EXERCISE PROMPT:
Answer these questions from the text on the restaurant company's business risks:
1. In which months are the Company's sales volumes generally higher?
2. Which kinds of agencies license and regulate each of the Company's restaurants?
3. Has the Company encountered any difficulties or failures in obtaining the required licenses or approvals?

TEXT SECTION:
+++++
The Company's sales volumes generally decrease in
winter months.
The Company's sales volumes fluctuate seasonally, and
are generally higher in the summer months and lower in the
winter months, which may cause seasonal fluctuations in
the Company's operating results.
Changes in governmental regulation may adversely affect
the Company's ability to open new restaurants and the
Company's existing and future operations.
Each of the Company's restaurants is subject to
licensing and regulation by alcoholic beverage control,
health, sanitation, safety and fire agencies in the state,
county and/or municipality in which the restaurant is
located. The Company has not encountered any difficulties
or failures in obtaining the required licenses or
approvals that could delay or prevent the opening of a new
restaurant and although the Company does not, at this
time, anticipate any occurring in the future, there can be
no assurance that the Company will not experience material
difficulties or failures that could delay the opening of
restaurants in the future.
+++++
DATA EXTRACT:
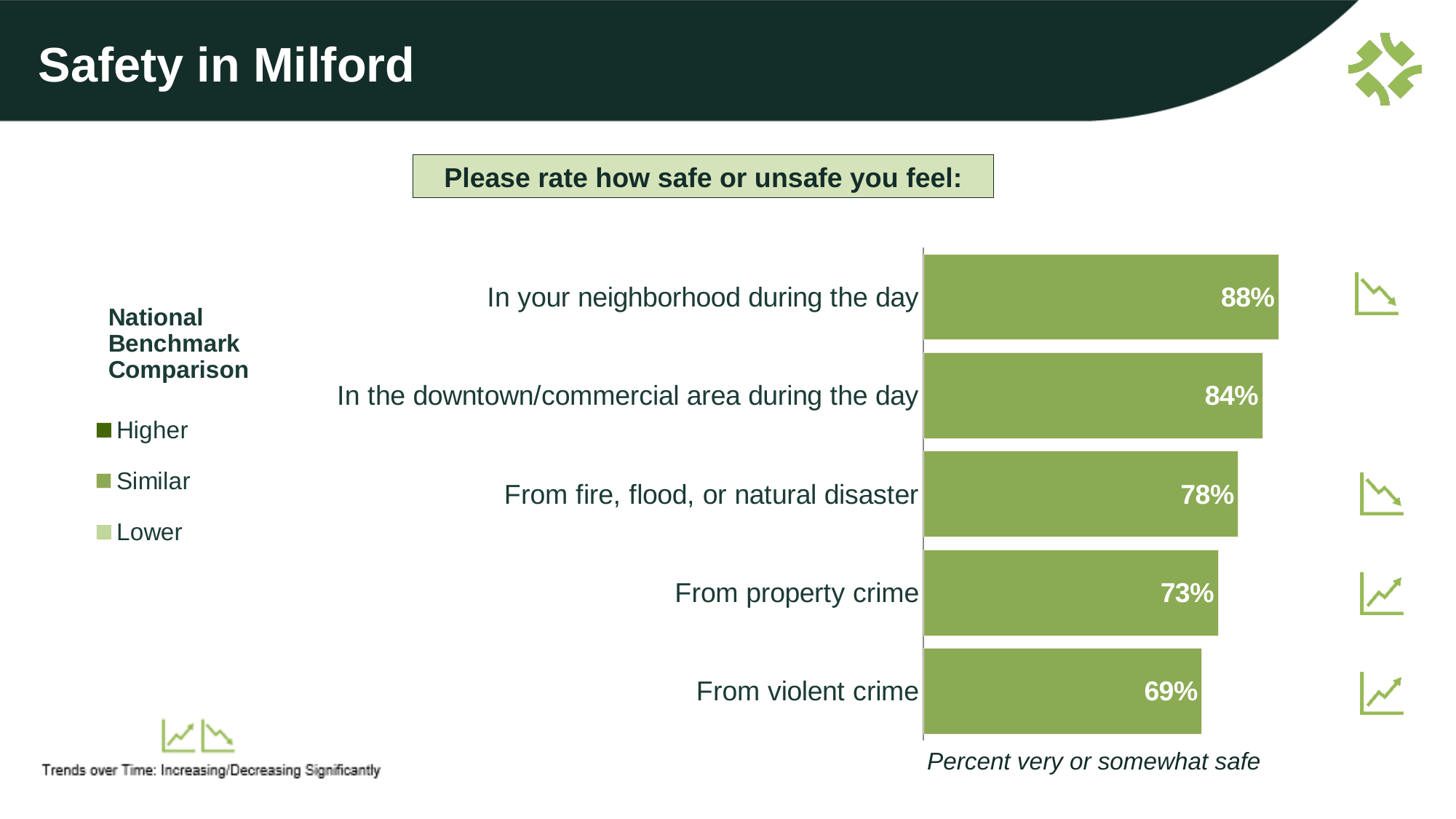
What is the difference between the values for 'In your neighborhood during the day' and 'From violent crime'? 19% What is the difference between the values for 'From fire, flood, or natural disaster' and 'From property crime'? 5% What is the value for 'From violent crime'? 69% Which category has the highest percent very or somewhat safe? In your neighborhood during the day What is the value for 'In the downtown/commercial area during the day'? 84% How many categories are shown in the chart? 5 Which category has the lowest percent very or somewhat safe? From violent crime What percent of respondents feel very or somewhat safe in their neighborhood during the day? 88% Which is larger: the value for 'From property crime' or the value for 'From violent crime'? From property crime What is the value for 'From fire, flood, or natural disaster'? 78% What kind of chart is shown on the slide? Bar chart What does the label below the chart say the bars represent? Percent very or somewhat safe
+++++
ANSWER TO THE EXERCISE:
1. The summer months.
2. Alcoholic beverage control, health, sanitation, safety and fire agencies in the state, county and/or municipality where the restaurant is located.
3. No, it has not.